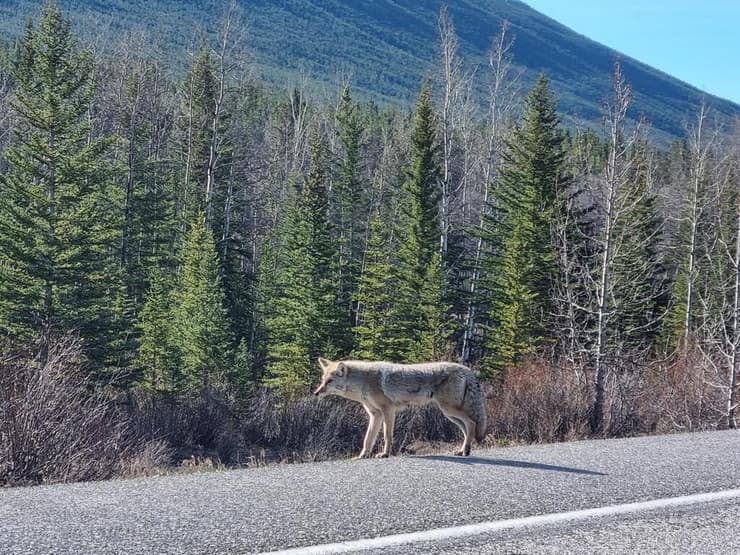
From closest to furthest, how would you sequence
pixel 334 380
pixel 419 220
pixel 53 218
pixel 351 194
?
pixel 334 380, pixel 53 218, pixel 419 220, pixel 351 194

---+---

What this task involves. Can you rewrite the entries above with "sequence" changed to "order" and everything else left as it is? Omit the pictures.

Final result.
From closest to furthest, how would you order
pixel 334 380
pixel 419 220
pixel 53 218
pixel 351 194
?
pixel 334 380, pixel 53 218, pixel 419 220, pixel 351 194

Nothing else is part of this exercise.